▸ **Document extract**
Sunday, 17 May 2015

Communing with the dead, loggerhead turtle, and kite surfing

Wed 13th May

A day on site, chilling, reading, and doing jobs. I ventured onto the roof to find out why our automatic vent failed to close in torrential rain. The suspect was a small circuit board inside the cover - exposed to the elements when the cover is open. And indeed, the circuit board - simply interleaved copper tracks, was really very grodgy (to use a technical term). A good clean, and it's working fine. Must remember to add that to my list of pre voyage checks. (Ian - NB!)

Thurs 14th May

Left the site early enough to avoid the roadworks on the steep zigzag up to the main road, so we didn't have to squeeze past a crane on a steep bend. It was 1st gear all the way up, though.. Our first stop was Nekromantium, a very ancient site where the priests would commune with the dead at the gates of Hades. There is a dark grotto underneath where seekers of the oracle would be lowered through a hole to consult the spirits. I believe magic mushrooms were involved too.

Nekromantium

NekromantiumOriginally this grotto had no door, and no light, People were lowered in to commune with the dead and ask what the future holds
Nekromantium - a stork conveniently landed close to us
We spotted on the map a small island, connected to the mainland by a long causeway, Koronisia, which just demanded an investigation. Bit of a boring drive to get to, but a very good road all the way across the causeway. Not much on the island (but a lot of pi dogs!). The whole area is a wetlands nature reserve. It is all rather understated, charming, and non touristy. We are planning to spend the night on a huge and empty car park beside the sea.



Late afternoon a fresh onshore breeze brought a number of kite surfers, based at a small shack close to us. They were very good, and I took a vast number of pictures. I was able to try out some features on my camera - follow focus - because they were moving fast, and high speed bursts of pics, to take a number of pics as they were airborne. As they were nearby, and I had so many pics, I gave them my email and promised to send the pics to them if they got in touch. I hope they do.



Kite surfing at Koronisia

There is a restaurant very close by - "Tap Oida". Non touristy and much cheaper than in Parga. There was an English menu (luckily!) but the owner didn't have much English. (No complaints - my Greek is limited to a few letters from the alphabet). We ended up with a potato, anchovy and tuna salad as starter, and deep fried anchovies as mains. For dessert I had cherries - which turned out to be glace cherries, and Rosemary had Morello - similarly glaceed. With a jug  of wine and and tip, the whole thing was 25 euros. As we ate, families of swallows flew around us - and we could see a nest with 4 open beaks sticking out. We did wonder at the wisdom of eating whilst birds flew at high speed around us, and we had to duck a few times, but no unfortunate incidents occurred.

Tap Oida, Koronisia

As we went to bed, small fishing boats were setting out for a night's fishing

1452 miles.  N39.01385 E 020.91594.

Fri 15th May

A peaceful night (except for the pi dogs having a bark-in at some point). A lovely still morning.
Rosemary's photo of net cleaning. Notice the cat?
After a stroll round the harbour, watching the fishermen cleaning their nets, and their catch (which looked pretty meagre) being sold to a man in a small van, we set off back across the causeway - we measured it at about 3 miles.

▸ **Record list**
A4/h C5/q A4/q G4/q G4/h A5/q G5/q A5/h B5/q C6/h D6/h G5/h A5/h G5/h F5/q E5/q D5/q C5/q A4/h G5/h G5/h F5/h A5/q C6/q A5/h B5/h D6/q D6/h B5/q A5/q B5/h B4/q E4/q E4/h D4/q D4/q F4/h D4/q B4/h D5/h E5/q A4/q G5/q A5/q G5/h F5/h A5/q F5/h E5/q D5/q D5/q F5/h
...
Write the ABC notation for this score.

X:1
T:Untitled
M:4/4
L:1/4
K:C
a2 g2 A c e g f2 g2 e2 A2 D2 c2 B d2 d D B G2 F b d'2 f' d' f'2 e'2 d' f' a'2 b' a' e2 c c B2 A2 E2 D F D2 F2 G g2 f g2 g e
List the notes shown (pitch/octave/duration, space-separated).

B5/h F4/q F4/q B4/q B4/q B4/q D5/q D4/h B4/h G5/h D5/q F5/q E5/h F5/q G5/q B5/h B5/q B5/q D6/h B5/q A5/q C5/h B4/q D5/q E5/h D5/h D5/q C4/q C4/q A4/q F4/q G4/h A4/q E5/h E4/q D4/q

▸ **To be done**
A. Can you rewrite the part of the travel blog entry starting at "Tap Oida, Koronisia" and ending at "about 3 miles.", with "fishing crews" in place of "fishermen"?
B. How would you sum up the travel blog entry in two sentences?
C. What comes next in the travel blog entry? Continue it from the last sentence shown.

▸ **Results for the exercise**
A.
Tap Oida, Koronisia

As we went to bed, small fishing boats were setting out for a night's fishing

1452 miles.  N39.01385 E 020.91594.

Fri 15th May

A peaceful night (except for the pi dogs having a bark-in at some point). A lovely still morning.
Rosemary's photo of net cleaning. Notice the cat?
After a stroll round the harbour, watching the fishing crews cleaning their nets, and their catch (which looked pretty meagre) being sold to a man in a small van, we set off back across the causeway - we measured it at about 3 miles.

B. After a day spent cleaning a grimy circuit board that kept the automatic roof vent from closing, the writer visited Nekromantium, an ancient site where priests communed with the dead, and then drove across a long causeway to the small wetlands island of Koronisia. There the writer photographed kite surfers, the writer and Rosemary ate a cheap anchovy dinner at the Tap Oida restaurant while swallows flew around them, and the next morning they watched fishermen cleaning their nets before heading back across the causeway.

C.
The 3 mile causeway to Koronisia
Our target was the port at Preveza. This is huge, and full of yachts of all nationalities. At one point we assisted a large Australian catamaran come alongside. Its port engine had failed, meaning it could only go round in circles. Lots of pulling on ropes, and lots of shouting!

I thought my sailoring days of pulling on ropes was over!
As usual, the waterfront is wall to wall restaurants, but behind that the town was a normal busy town with a lot of real shops and very little tourist tat. A pleasant place, but not a great deal to see, And I have learnt that a club sandwich is way more than I need for a midday snack, especially when piled high with chips.
One highlight, walking along a quieter bit of the waterfront we came across a turtle, swimming about 10 yards away. He conveniently posed for lots of pictures.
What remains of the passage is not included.